You'd think that, after the forecasting debacle that was the 2016 presidential election, I'd have learned my lesson and stopped trying to predict elections. Wrong. As many of you know, I put myself on the line yet again last month when I shared some fearless predictions about how the Baseball Hall of Fame election would turn out. I must have an addiction.
This year marked the fifth year in a row that I developed a model to project Hall of Fame results based on publicly released ballots compiled by Twitter users/national heroes like Ryan Thibodaux—but this was probably the most uncertain year yet. Although I ultimately predicted that four players (Jeff Bagwell, Tim Raines, Iván Rodríguez, and Trevor Hoffman) would be inducted, I knew that Rodríguez, Hoffman, and Vladimir Guerrero were all de facto coin flips. Of course, in the end, BBWAA voters elected only Bagwell, Raines, and Rodríguez, leaving Hoffman and Guerrero to hope that a small boost will push them over the top in 2018. If you had simply taken the numbers on Ryan's BBHOF Tracker at face value, you would have gotten the correct answer that only those three would surpass 75% in 2017.
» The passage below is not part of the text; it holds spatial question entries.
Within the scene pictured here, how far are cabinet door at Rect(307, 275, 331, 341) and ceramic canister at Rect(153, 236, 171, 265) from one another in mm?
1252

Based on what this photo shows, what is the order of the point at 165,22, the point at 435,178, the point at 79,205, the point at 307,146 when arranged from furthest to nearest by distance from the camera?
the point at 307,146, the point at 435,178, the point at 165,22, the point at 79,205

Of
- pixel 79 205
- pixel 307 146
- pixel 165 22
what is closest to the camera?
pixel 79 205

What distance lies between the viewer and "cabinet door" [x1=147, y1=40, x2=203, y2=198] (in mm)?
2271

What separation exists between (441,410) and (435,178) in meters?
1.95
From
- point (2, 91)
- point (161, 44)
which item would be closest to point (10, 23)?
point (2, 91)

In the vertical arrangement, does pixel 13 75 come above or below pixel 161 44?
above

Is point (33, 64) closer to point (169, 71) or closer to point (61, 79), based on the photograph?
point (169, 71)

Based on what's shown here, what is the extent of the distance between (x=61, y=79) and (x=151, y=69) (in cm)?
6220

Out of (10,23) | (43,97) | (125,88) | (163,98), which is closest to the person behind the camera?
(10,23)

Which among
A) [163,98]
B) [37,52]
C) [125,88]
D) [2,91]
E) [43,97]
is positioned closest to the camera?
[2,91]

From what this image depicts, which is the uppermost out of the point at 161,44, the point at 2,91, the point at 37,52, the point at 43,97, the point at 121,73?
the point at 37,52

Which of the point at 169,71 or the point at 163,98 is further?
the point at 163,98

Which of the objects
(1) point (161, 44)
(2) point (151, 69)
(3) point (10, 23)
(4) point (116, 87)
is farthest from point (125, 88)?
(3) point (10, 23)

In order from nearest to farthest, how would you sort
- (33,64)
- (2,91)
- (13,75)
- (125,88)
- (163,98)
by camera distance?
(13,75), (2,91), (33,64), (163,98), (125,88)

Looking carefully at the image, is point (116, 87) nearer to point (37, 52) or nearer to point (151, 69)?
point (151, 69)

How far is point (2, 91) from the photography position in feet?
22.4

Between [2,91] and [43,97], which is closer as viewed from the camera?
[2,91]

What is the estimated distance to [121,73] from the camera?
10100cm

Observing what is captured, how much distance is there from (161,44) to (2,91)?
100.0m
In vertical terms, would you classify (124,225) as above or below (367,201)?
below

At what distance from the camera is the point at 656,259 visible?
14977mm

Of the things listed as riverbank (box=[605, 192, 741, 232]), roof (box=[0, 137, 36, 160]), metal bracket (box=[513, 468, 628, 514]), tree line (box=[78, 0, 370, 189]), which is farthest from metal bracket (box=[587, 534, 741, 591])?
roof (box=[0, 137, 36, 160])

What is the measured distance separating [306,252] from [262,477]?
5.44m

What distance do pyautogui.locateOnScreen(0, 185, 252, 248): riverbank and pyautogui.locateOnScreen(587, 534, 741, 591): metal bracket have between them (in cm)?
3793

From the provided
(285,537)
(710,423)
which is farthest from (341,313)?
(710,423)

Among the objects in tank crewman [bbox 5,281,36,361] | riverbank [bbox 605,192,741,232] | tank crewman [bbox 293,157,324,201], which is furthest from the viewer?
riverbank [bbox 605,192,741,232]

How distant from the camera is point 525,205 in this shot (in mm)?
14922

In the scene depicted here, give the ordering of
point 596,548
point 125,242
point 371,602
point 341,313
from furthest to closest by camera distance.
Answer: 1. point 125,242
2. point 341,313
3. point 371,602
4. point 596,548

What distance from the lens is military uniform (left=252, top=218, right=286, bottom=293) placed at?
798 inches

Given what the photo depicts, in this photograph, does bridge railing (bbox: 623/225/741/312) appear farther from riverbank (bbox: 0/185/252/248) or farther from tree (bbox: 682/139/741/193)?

But although my projections weren't perfect, there is still a place for models in the Hall of Fame prediction business. In terms of predicting the exact percentage that each player received, the "smart" model (which is based on the known differences between public and private voters) performed significantly better than the raw data (which, Ryan would want me to point out, are not intended to be a prediction):
My model had an overall average error of 2.1 percentage points and a root mean square error of 2.7 percentage points. Most of this derives from significant misses on four players. I overestimated Edgar Martínez, Barry Bonds, and Roger Clemens all by around five points, failing to anticipate the extreme degree to which private voters would reject them. In fact, Bonds dropped by 23.8 points from public ballots to private ballots, and Clemens dropped by 20.6 points. Both figures are unprecedented: in nine years of Hall of Fame elections for which we have public-ballot data, we had never seen such a steep drop before (the previous record was Raines losing 19.5 points in 2009). Finally, I also underestimated Fred McGriff by 5.4 points. Out of nowhere, the "Crime Dog" became the new cause célèbre for old-school voters, gaining 13.0 points from public to private ballots.
Aside from these four players, however, my projections held up very well. My model's median error was just 1.2 points (its lowest ever), reflecting how it was mostly those few outliers that did me in. I am especially surprised/happy at the accuracy of my projections for the four new players on the ballot (Rodríguez, Guerrero, Manny Ramírez, and Jorge Posada). Because they have no vote history to go off, first-time candidates are always the most difficult to forecast—yet I predicted each of their final percentages within one point.
However, it's easy to make predictions when 56% of the vote is already known. By the time of the announcement, Ryan had already revealed the preferences of 249 of the eventual 442 voters. The true measure of a model lies in how well it predicted the 193 outstanding ones. If you predict Ben Revere will hit 40 home runs in 2017, but you do so in July after he had already hit 20 home runs, you're obviously benefiting from a pretty crucial bit of prior knowledge. It's the same principle here.
By this measure, my accuracy was obviously worse. I overestimated Bonds's performance with private ballots by 13.4 points, Martínez's by 11.5, and Clemens's by 9.8. I underestimated McGriff's standing on private ballots by 12.9 points. Everyone else was within a reasonable 6.1-point margin.
That was an OK performance, but this year I was outdone by several of my fellow Hall of Fame forecasters. Statheads Ben Dilday and Scott Lindholm have been doing the model thing alongside me for several years now, and this year Jason Sardell joined the fray with a groovy probabilistic model. In addition, Ross Carey is a longtime Hall observer and always issues his own set of qualitatively arrived-at predictions. This year, Ben came out on top with the best predictions of private ballots: the lowest average error (4.5 points), the lowest median error (3.02 points), and the third-lowest root mean square error (6.1 points; Ross had the lowest at 5.78). Ben also came the closest on the most players (six).
(A brief housekeeping note: Jason, Scott, and Ross only published final projections, not specifically their projections for private ballots, so I have assumed in my calculations that everyone shared Ryan's pre-election estimate of 435 total ballots.)
Again, my model performed best when using median as your yardstick; at a median error of 3.04 points, it had the second-lowest median error and darn close to the lowest overall. But I also had the second-highest average error (4.8 points) and root mean square error (6.2 points). Unfortunately, my few misses were big enough to outweigh any successes and hold my model back this year after a more fortuitous 2016. Next year, I'll aim to regain the top spot in this friendly competition!